Need help identifying core keywords from a description? Copy and paste the job posting into and it will create a word cloud of the most frequently used words for you. Make sure these keywords are in your resume.
2. Use keywords appropriately and in context, do not sprinkle them throughout your resume or hide them by using white text.
3. If the posting mentions “programmer with XYZ experience” do not assume that the system will understand “XYZ programmer”. Use both phrases within your resume to make sure it is picked up.
4. Focus on relevancy of your qualifications to the position eliminating any descriptions of past duties that do not support you in this role. Eliminate fluff – it confuses the system and wastes valuable space on your resume.
5. Create a skills section and include strengths, competencies, specialized and technical skills.
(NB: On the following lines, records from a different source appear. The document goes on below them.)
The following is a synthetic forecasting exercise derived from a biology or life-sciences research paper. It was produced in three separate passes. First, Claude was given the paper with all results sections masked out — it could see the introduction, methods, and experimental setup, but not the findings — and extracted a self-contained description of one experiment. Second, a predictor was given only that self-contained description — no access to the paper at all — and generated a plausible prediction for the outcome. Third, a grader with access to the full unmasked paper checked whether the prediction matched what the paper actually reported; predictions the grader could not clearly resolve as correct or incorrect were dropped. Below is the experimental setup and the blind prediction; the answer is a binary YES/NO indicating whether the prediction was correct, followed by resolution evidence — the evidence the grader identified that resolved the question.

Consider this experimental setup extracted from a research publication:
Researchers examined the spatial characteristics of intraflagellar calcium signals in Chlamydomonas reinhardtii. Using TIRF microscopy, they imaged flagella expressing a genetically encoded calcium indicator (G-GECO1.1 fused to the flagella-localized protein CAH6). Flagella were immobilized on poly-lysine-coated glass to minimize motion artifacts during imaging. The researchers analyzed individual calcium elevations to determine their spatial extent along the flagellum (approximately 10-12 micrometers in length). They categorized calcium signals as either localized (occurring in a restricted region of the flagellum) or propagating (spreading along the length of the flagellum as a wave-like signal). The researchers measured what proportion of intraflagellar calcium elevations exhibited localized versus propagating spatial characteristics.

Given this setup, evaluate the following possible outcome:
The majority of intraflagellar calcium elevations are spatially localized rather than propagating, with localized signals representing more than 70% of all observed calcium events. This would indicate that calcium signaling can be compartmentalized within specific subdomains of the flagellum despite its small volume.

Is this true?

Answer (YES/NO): NO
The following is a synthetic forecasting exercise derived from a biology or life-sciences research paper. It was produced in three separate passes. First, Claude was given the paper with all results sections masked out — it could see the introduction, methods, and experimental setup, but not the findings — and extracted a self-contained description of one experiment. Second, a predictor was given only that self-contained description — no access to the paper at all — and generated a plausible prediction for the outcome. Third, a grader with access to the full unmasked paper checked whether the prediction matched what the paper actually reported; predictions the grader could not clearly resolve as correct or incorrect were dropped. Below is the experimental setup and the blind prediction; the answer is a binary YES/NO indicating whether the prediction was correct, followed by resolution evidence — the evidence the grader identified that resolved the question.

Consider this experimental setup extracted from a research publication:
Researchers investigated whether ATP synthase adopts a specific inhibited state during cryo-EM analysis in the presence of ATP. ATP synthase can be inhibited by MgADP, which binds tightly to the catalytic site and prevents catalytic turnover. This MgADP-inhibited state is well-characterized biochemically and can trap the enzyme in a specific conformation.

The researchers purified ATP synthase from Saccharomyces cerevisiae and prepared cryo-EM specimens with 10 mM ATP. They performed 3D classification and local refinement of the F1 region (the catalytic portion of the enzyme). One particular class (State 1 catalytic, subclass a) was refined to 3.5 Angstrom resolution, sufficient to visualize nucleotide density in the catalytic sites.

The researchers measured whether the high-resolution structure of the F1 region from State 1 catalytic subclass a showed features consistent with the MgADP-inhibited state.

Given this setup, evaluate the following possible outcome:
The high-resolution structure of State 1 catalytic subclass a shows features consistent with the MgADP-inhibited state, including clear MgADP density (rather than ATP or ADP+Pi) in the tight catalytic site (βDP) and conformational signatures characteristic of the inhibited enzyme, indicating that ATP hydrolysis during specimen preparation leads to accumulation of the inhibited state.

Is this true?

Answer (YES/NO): YES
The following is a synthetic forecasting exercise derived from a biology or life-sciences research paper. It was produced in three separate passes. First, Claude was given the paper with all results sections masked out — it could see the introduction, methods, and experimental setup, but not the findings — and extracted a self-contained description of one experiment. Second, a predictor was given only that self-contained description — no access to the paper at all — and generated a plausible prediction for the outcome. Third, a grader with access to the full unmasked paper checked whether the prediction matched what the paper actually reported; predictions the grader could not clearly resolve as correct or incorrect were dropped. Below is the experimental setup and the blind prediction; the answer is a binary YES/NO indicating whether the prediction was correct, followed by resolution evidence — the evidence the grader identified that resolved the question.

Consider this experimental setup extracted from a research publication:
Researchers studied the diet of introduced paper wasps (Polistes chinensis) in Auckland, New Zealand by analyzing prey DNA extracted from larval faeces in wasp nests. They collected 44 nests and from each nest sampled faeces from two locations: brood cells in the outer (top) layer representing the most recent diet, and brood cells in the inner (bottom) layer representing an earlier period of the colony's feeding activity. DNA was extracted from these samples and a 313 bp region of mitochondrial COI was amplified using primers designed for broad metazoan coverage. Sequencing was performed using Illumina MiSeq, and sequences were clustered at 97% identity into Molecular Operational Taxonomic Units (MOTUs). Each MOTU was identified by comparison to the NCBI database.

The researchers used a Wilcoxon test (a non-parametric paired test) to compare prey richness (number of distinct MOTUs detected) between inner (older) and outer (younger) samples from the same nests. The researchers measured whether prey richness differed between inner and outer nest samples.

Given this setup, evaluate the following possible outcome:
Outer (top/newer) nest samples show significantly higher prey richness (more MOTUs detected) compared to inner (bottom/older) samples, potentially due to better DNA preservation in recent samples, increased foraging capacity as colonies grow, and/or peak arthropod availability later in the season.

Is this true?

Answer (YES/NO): YES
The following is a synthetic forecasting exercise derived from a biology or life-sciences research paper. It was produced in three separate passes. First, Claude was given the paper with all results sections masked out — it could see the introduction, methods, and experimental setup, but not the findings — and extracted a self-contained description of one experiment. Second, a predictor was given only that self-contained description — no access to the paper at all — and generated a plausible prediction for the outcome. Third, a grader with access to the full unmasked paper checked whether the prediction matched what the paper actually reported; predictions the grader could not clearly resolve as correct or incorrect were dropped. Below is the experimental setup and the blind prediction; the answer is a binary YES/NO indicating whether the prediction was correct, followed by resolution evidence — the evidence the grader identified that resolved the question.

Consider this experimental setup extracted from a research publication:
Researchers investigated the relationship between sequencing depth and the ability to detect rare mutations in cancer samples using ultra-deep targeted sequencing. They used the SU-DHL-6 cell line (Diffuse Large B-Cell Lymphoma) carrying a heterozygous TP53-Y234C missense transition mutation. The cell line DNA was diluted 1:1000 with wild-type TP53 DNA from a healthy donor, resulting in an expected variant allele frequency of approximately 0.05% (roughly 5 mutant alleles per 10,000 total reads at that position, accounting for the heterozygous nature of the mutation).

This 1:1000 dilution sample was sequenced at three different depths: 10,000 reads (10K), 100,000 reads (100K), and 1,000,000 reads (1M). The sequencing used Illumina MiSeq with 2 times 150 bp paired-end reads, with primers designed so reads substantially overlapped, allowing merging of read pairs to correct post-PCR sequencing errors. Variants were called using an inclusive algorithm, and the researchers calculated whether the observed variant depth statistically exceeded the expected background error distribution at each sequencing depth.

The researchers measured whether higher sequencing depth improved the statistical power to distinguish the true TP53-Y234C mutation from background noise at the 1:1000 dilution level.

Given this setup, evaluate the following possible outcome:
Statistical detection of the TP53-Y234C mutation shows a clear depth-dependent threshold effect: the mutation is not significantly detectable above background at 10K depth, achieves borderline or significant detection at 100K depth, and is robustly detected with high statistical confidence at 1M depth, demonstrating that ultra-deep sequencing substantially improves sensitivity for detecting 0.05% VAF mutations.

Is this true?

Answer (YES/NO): NO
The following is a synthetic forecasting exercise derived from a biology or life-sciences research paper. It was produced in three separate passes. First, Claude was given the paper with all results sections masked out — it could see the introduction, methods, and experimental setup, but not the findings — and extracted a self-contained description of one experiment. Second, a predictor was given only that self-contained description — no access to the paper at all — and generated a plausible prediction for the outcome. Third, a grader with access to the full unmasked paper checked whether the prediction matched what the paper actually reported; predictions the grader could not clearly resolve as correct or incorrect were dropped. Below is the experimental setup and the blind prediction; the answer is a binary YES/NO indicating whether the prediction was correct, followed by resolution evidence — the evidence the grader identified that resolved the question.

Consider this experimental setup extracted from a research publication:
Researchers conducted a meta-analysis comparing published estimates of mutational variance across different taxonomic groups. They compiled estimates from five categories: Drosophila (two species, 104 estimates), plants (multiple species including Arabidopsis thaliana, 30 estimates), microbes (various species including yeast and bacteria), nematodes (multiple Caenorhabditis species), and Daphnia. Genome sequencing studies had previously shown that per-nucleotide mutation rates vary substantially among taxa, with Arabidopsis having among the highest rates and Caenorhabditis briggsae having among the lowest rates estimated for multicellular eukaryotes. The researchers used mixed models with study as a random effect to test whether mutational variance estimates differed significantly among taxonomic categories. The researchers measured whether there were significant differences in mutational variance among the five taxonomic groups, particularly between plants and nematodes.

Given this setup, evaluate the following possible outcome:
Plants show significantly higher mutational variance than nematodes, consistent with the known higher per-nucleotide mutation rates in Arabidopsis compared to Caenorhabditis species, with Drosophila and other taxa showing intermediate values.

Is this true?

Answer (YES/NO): NO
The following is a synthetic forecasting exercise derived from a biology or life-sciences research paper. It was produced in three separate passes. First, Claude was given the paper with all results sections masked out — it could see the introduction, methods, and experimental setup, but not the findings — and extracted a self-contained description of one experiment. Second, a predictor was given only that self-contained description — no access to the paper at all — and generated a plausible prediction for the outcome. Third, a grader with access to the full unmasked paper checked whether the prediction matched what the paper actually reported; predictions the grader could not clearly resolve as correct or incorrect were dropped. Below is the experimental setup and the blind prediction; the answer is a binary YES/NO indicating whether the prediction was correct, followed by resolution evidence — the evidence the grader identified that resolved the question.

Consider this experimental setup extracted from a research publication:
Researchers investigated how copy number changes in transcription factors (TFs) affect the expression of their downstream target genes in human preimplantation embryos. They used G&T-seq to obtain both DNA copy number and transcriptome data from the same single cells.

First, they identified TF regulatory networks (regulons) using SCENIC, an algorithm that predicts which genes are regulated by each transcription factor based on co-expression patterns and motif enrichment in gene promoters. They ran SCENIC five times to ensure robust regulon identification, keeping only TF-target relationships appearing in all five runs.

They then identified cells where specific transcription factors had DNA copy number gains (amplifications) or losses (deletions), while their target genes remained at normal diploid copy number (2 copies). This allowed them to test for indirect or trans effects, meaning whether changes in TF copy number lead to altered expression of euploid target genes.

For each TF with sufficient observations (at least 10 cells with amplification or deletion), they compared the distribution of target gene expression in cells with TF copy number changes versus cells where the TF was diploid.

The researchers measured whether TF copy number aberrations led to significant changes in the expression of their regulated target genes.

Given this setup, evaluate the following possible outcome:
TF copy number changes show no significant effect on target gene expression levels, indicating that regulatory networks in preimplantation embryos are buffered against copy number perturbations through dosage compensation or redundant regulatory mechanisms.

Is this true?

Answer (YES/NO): NO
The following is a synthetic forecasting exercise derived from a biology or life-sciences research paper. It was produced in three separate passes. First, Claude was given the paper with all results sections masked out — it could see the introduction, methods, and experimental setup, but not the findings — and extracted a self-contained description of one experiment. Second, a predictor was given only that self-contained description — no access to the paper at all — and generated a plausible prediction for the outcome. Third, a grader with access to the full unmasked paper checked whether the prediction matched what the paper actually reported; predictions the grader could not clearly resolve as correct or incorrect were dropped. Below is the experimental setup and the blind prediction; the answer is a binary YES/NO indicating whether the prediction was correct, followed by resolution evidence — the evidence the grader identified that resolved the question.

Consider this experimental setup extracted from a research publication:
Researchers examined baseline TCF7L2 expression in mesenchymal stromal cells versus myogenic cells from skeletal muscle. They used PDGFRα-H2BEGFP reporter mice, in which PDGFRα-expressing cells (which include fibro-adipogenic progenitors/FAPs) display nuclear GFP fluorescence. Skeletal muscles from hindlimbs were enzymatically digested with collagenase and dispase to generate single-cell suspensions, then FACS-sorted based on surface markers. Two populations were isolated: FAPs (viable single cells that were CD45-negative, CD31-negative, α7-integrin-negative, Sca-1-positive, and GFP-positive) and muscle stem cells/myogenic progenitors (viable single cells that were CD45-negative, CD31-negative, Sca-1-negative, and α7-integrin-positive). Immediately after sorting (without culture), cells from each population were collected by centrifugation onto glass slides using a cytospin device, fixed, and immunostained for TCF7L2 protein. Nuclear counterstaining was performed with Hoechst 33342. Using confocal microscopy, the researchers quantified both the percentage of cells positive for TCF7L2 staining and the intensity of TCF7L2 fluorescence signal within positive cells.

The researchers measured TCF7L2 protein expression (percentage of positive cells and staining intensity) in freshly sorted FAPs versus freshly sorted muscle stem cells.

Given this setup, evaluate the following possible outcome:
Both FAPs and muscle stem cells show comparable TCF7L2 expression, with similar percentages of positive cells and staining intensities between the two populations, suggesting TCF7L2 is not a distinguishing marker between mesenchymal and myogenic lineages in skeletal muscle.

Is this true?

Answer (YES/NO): NO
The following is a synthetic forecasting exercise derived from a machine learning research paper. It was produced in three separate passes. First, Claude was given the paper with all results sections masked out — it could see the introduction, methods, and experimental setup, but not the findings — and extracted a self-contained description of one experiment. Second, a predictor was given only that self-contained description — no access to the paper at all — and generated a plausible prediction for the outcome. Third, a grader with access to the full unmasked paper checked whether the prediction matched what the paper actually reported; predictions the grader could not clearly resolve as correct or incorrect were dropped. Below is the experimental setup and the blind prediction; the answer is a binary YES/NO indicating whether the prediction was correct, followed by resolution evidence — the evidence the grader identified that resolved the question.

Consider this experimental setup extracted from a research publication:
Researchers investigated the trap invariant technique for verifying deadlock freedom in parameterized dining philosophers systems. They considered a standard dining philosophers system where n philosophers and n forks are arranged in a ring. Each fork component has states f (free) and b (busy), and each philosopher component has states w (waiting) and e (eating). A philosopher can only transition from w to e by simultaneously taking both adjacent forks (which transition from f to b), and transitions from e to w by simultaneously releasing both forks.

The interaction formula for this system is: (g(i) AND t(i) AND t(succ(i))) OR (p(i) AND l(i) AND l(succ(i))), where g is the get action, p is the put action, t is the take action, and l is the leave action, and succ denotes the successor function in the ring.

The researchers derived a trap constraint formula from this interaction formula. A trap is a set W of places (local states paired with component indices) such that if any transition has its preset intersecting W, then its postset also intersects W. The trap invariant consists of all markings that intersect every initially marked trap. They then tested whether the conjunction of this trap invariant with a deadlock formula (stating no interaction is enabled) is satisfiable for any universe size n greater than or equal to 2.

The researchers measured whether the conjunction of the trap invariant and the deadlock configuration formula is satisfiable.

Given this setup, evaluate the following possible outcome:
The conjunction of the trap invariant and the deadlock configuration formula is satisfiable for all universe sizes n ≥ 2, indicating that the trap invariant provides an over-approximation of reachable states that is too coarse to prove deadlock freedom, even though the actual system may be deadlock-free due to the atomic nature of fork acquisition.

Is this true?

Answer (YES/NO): NO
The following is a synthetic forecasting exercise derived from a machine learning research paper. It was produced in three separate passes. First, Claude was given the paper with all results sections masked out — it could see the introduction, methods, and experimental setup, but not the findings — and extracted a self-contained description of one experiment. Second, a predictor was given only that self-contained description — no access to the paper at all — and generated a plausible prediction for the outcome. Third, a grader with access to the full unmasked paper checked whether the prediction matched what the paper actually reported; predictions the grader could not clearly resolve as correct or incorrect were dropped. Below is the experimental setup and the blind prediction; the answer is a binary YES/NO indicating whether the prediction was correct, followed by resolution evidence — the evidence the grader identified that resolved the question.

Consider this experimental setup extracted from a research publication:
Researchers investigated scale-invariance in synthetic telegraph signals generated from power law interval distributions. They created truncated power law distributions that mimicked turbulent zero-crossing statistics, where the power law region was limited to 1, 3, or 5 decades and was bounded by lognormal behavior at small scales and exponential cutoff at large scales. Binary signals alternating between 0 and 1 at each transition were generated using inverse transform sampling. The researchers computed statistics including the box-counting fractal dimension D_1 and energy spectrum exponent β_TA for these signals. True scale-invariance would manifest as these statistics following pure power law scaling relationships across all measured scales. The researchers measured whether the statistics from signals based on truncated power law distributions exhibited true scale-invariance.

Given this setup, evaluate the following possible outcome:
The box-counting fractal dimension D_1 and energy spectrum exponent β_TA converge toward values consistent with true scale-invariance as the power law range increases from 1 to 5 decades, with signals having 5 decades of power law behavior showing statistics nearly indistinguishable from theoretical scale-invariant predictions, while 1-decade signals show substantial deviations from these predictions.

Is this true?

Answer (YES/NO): NO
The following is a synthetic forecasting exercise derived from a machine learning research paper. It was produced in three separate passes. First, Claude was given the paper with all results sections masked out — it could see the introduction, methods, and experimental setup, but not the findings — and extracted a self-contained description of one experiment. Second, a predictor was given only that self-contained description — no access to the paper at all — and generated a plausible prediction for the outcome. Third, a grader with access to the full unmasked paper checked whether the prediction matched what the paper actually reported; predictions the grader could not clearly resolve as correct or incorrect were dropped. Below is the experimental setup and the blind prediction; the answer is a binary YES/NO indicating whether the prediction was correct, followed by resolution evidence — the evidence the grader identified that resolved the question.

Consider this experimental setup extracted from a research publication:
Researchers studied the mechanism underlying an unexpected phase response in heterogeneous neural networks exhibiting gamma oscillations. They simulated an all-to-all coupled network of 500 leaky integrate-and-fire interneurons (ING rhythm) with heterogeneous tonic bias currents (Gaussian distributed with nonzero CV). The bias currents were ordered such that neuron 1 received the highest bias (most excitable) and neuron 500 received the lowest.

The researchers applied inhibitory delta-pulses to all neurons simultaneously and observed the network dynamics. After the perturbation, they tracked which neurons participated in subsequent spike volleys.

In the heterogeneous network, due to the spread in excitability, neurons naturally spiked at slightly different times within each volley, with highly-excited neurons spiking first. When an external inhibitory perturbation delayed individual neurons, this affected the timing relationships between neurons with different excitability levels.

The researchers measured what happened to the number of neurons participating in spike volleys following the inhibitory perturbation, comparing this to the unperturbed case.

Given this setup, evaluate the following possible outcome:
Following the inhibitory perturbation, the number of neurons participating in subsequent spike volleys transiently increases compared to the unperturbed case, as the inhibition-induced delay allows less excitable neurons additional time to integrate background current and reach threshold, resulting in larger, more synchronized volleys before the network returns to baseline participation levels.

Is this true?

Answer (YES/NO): NO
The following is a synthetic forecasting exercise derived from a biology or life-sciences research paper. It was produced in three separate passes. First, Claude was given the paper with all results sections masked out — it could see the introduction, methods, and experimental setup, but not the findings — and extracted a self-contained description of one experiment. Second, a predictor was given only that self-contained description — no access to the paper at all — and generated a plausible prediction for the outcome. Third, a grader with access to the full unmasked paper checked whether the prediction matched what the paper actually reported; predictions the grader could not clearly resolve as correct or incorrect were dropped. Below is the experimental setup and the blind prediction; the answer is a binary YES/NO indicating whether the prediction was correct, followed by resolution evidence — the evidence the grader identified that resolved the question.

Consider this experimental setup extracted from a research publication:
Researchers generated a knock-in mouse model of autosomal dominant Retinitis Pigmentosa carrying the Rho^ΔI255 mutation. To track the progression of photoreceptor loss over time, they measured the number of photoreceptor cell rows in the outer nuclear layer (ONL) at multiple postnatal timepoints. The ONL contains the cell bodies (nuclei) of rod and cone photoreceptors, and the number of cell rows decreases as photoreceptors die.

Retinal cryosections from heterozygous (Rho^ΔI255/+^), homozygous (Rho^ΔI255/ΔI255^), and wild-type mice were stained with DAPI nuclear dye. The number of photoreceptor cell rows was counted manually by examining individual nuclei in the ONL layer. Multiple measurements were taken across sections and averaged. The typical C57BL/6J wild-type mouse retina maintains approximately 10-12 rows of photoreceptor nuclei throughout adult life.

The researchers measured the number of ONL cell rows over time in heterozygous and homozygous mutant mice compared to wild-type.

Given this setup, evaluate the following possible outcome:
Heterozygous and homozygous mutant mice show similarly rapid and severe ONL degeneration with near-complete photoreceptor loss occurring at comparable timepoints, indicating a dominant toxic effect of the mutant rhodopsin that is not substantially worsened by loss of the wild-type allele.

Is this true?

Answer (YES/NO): NO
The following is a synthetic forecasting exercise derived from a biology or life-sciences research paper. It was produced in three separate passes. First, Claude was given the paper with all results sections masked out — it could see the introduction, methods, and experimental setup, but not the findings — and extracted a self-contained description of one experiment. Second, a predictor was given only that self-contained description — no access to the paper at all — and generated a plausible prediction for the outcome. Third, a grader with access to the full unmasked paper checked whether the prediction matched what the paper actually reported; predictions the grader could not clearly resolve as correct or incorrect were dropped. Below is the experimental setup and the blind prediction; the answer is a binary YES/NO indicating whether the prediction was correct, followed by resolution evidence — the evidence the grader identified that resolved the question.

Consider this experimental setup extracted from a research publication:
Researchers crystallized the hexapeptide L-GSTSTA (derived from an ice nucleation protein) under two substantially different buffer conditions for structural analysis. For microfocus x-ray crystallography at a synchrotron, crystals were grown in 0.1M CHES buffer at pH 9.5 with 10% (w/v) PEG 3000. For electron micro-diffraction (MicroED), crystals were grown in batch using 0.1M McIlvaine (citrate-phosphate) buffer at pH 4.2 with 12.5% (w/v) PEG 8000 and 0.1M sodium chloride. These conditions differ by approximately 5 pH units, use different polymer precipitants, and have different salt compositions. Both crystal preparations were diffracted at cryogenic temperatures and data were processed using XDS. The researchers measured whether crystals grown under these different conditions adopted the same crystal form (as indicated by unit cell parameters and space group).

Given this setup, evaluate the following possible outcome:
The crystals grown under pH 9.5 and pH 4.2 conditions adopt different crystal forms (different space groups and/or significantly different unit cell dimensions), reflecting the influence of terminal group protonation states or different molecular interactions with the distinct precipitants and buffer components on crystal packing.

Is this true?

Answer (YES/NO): NO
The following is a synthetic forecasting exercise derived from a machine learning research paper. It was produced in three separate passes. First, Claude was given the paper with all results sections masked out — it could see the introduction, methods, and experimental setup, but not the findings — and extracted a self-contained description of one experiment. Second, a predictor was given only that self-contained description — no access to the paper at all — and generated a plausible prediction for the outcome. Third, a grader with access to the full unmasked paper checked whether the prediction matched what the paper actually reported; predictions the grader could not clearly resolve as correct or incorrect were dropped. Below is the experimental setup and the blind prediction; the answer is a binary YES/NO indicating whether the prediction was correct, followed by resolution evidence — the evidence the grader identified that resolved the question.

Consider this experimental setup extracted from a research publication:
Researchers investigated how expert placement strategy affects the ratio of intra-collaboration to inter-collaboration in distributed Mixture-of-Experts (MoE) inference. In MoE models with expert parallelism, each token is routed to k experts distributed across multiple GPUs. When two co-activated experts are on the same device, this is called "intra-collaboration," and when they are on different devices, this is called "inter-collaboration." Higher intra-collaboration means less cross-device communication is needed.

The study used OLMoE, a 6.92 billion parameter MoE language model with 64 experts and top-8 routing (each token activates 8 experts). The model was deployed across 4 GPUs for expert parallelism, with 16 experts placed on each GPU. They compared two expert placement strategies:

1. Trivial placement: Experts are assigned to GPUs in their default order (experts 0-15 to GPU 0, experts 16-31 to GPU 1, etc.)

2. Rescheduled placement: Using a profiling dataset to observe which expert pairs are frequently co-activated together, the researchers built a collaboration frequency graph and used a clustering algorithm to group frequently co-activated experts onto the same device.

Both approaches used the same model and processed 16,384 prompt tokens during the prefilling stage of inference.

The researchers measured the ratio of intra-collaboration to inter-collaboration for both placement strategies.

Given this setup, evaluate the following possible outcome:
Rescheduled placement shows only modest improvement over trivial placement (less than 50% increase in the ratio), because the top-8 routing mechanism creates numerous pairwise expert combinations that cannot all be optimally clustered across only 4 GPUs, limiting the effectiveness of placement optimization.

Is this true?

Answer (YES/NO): NO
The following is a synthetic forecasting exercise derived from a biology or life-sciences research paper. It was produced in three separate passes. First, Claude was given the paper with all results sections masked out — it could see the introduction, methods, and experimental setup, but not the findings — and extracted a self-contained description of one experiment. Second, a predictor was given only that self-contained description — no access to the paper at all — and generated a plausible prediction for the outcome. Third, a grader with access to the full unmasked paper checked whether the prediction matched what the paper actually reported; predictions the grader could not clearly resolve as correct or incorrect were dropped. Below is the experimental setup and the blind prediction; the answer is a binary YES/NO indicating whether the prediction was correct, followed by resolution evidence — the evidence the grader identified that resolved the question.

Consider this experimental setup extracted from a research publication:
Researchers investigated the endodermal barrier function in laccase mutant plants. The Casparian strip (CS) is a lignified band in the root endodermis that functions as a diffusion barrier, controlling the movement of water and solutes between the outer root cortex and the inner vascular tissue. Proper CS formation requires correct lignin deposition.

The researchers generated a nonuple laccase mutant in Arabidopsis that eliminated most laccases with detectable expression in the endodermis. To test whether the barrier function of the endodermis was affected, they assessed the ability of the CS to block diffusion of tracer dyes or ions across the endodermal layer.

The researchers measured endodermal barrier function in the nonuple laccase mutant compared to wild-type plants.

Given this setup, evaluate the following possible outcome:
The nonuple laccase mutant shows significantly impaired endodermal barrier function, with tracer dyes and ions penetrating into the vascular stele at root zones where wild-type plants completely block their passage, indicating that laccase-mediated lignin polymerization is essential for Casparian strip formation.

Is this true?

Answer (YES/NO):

Spell out and use abbreviations for industry specific acronyms.

The Basics
1. Check your spelling. Misspelled keywords will be missed by an applicant tracking system.
2. Put your contact information in the body of the resume on the top of the first page and include name, email address and phone number. Tracking systems do not always read headers and footers.
3. Customize your resume for each submission tweaking your skills, experiences and qualifications to match the keywords and phrases within the specific job description. One job description may use leader, another uses manager – make sure your resume is a match to the description.
4. Use consistency in formatting pertinent employment information for all positions.
5. Save your resume with your name and the position title as a word document or text file: i.e. John Doe Logistics Manager Resume

At the end of the day these tips can help avoid having your resume kicked out of the system, but there is no magic bullet to beat a system and it is not a system only approach, there is still a human element. If your resume makes it through the screening, it will then be viewed by a person. It is important that it is written in a way that a software system and individual can identify and evaluate your value.